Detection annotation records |
# # # # #

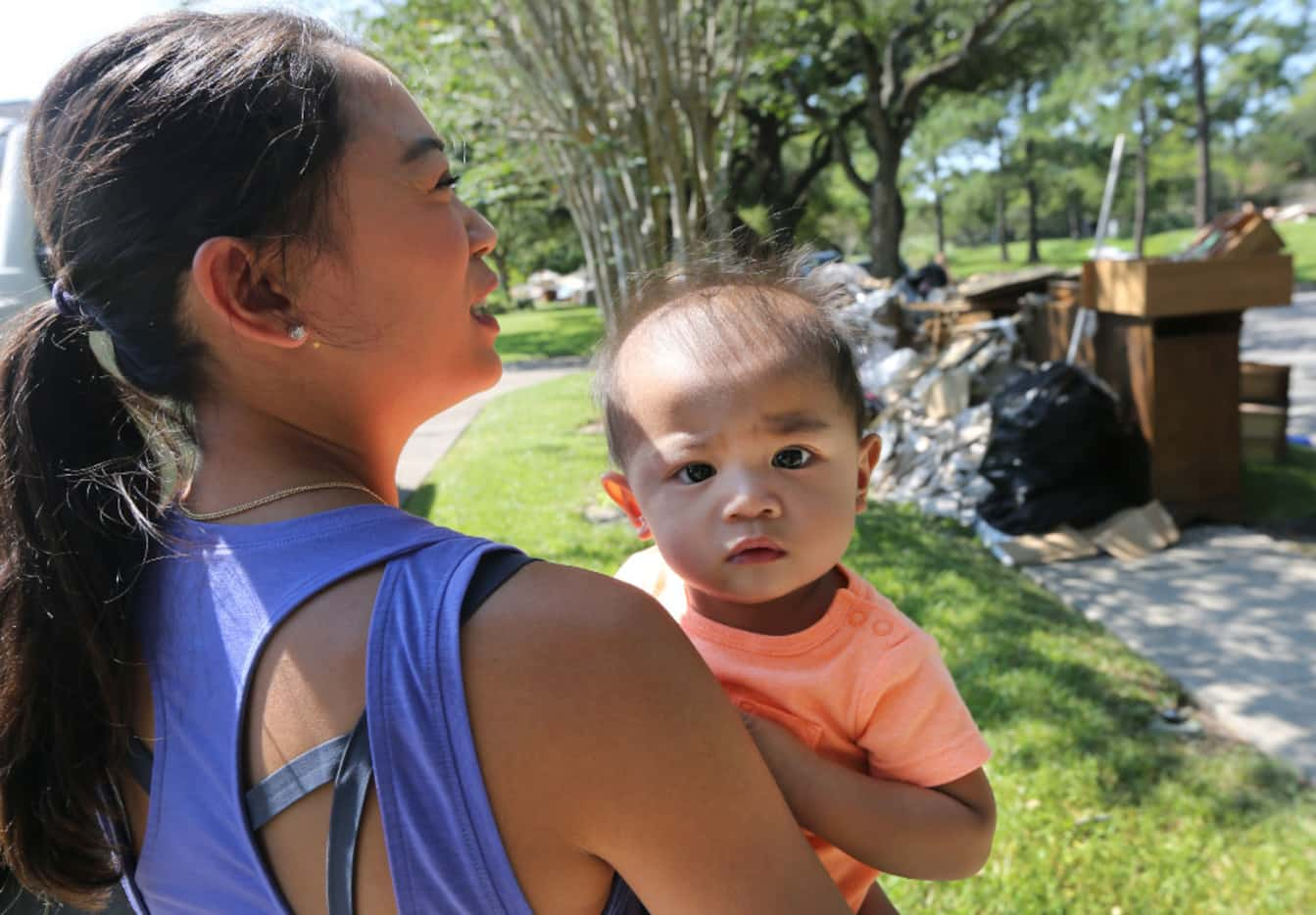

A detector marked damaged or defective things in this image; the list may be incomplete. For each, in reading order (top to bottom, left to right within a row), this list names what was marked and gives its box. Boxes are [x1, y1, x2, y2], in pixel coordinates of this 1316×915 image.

damaged belongings [976, 362, 1152, 537]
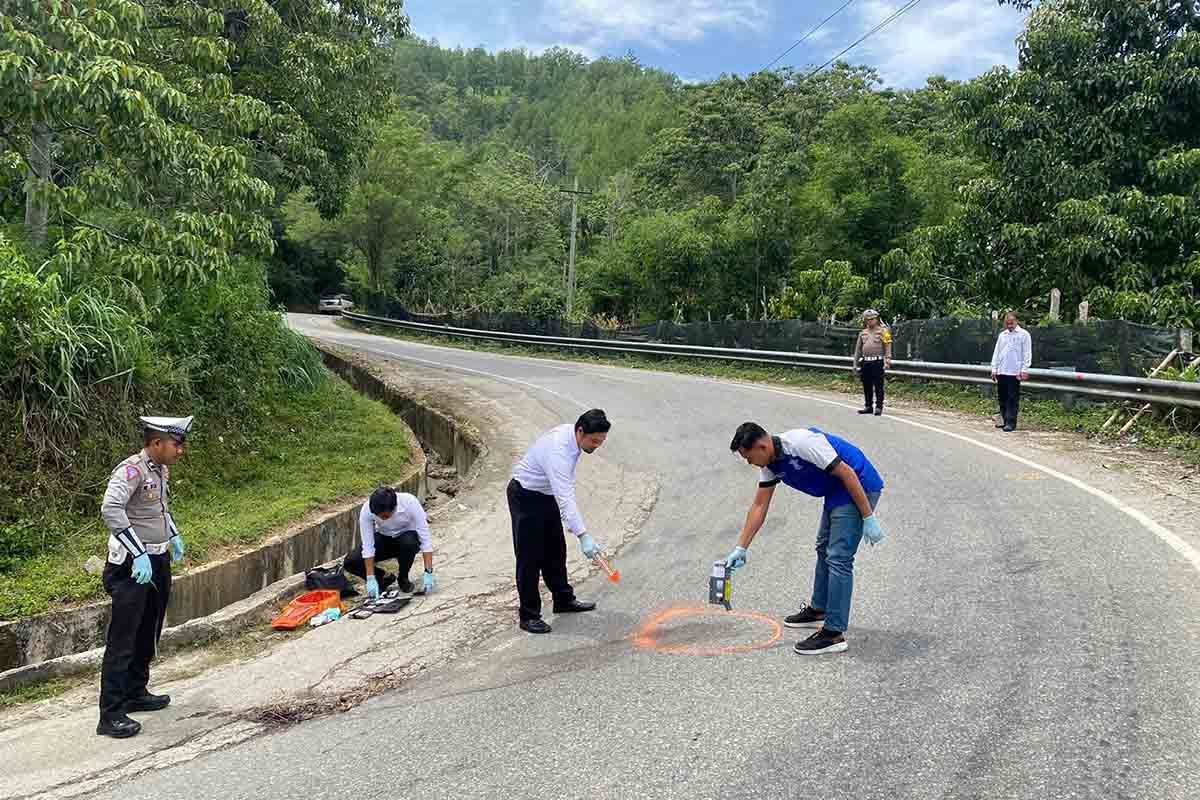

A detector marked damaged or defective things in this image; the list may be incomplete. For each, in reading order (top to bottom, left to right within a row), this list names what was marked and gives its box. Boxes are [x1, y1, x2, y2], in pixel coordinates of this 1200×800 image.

cracked road surface [91, 316, 1200, 796]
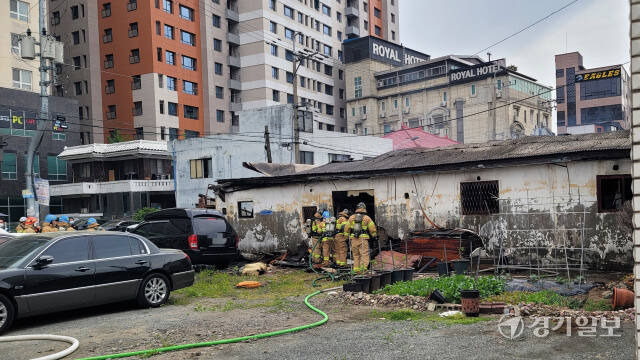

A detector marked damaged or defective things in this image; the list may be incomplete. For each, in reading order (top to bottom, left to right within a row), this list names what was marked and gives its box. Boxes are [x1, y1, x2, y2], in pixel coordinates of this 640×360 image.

burned one-story building [214, 131, 632, 270]
damaged wall [222, 158, 632, 270]
broken window opening [460, 181, 500, 215]
broken window opening [596, 175, 632, 212]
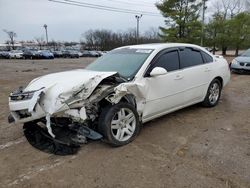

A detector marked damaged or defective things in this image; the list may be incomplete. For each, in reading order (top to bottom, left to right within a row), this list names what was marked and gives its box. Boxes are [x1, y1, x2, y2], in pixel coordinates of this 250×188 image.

detached front bumper [8, 88, 46, 123]
crumpled hood [24, 68, 116, 114]
damaged white car [7, 43, 230, 155]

# # # # #

What you need to do |
Convert every line of the records above into a single numbered list, skipping blank lines and leaving out the pictures.

Solution to this task |
1. A detector marked damaged or defective things in this image; the list may be incomplete. For each, in reading order (top to bottom, left to right within a row), this list names what was marked and gives its box. Boxes are [x1, y1, x2, y2], in pixel coordinates of this 1316×915 image.
2. damaged belongings [976, 362, 1152, 537]
3. A detector marked damaged or defective things in this image; the list may be incomplete. For each, in reading order (top to bottom, left to right within a row), this list names what was marked and gives its box. Boxes are [x1, y1, x2, y2], in pixel coordinates of this 1200×800 image.
4. cracked road surface [91, 316, 1200, 796]
5. A detector marked damaged or defective things in this image; the list may be incomplete. For each, in reading order (top to bottom, left to right within a row), this list names what was marked and gives its box. Boxes are [x1, y1, x2, y2], in pixel coordinates of this 640×360 image.
6. burned one-story building [214, 131, 632, 270]
7. damaged wall [222, 158, 632, 270]
8. broken window opening [460, 181, 500, 215]
9. broken window opening [596, 175, 632, 212]
10. A detector marked damaged or defective things in this image; the list may be incomplete. For each, in reading order (top to bottom, left to right within a row), this list names what was marked and gives its box. Boxes are [x1, y1, x2, y2], in pixel coordinates of this 250×188 image.
11. detached front bumper [8, 88, 46, 123]
12. crumpled hood [24, 68, 116, 114]
13. damaged white car [7, 43, 230, 155]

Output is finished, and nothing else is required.